Naming fear and releasing it

April 10, 2020 | Julie Luzarraga

“If you touch the fear instead of running from it, you find tenderness, vulnerability, and sometimes a sense of sadness.” — Pema Chödrön

Fear is a bottomless pit; we are all susceptible. Many of our behaviors are driven by fear — a fear of not being liked, fear of the unknown, fear of loss. The more afraid we are, the harder it is to identify it in ourselves.  When we are unaware of our fear, our human brains operate on auto-pilot, protecting us from unknown danger. We guard ourselves, closing off to alternative ways of thinking.

We are experiencing collective fear in the midst of the COVID-19 pandemic. We feel a need to protect ourselves and our loved ones, which is natural. But without recognizing our fear, that need to protect will turn into bitterness and foster disconnection.

At some point last week during all of this uncertainty, I reached my first point of brimming emotion. I can’t even tell you what it was, but I knew I needed to walk and cry. I was scared, overwhelmed, and overflowing with others’ anxiety. I leashed up my dogs, put on my headphones, and hit the trail.  

It was cool and cloudy. The weather seemed to reflect the pervasive feeling of our community. I didn’t see anyone on the trail and turned up my headphones. Outside, held by nature, I felt my heart beating, my breath shallow, and for the first time since COVID-19 had escalated in our community, I let myself cry. It was cathartic, cleansing. The feeling was a deep stabbing feeling for all of the uncertainty and fear and mostly the helplessness I was feeling. I wanted to resist it, but also knew that on the other side would be a sense of relief.

I let the tears stream and moved forward, dogs in tow. Normally, I am cognizant of my surroundings, listening for cyclists and runners passing me on the trail. At this moment, I was absorbed in my own emotion and didn’t hear the cyclists behind me. One of my dogs was straggling to my left. I had a sense of something coming up on me. I pulled my dog to the right and looked up into an angry face. The face glared at me and said, “You’re going to kill us all, you know!” 

The stabbing emotion turned into a cascade of shame. It washed over me like a waterfall. I completely accepted this accusation. I was guilty. I was unconscionably unaware, selfish in my own suffering, and could have killed those cyclists. This is what I thought in that hot moment.  

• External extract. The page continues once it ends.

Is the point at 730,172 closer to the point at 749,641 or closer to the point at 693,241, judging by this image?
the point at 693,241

Then, I took a few deep breaths and went immediately to anger — fuming, hot anger. How dare that cyclist!  Here I am, sad and scared, and I am being made to feel worse. I crafted sharp retorts and hoped the group would circle back around so I could artfully defend myself. I imagined posting on our Neighborhood Post: “To the cyclists who made me feel horrible . . .”

But the worst part for me was knowing that someone, anyone thought I was a bad, careless person. This person had a narrative that I was inconsiderate and selfish in my lack of awareness on the trail. That I was “going to kill them all.” Those words rang through my head.  

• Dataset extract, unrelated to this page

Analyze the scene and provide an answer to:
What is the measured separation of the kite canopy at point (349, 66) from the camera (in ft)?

I took a few breaths. They didn’t know that yes, I was unaware, but that it was not because I didn’t care. I was distracted by my own fear.  

When we can name something, it loses its power. I had just experienced fear. My own fear and this cyclist’s fear. I could make up stories about him or I could accept that his behavior toward me came from fear.  

Naming fear helps us to soften, be more compassionate with ourselves and others. It’s hard to be mad at someone for being afraid. People who are afraid are far less scary than people who want to hurt us. Usually, they’re just as scared as we are.

Like all humans, I try my best. There are days I do better than others. And some days, fear or exhaustion overcome me, and I am not my best self. That does not mean that I am bad or selfish, but it is a reminder that we all get scared and respond from that fear.

Those words “you are going to kills us all” rang through my head most of that night. They came up when I couldn’t sleep that night. Releasing it took a bit of work. I tried imagining the cyclist crying. I reminded myself that they have family they are separated from just like me, just like the rest of us. Fear lingered.  

The next day, I hesitated to go back on the trail. But I knew I had to show up and continue to smile at the other folks passing me. It was sunnier and there were lots of people smiling, saying hello. Strangers, people I had not seen on the trail before. With each smile, I could release a little bit more of that fear.  

As we navigate through these next few months, know that there will be fear. Instead of resisting it or letting it melt into anger or bitterness, see if you can name it and release it.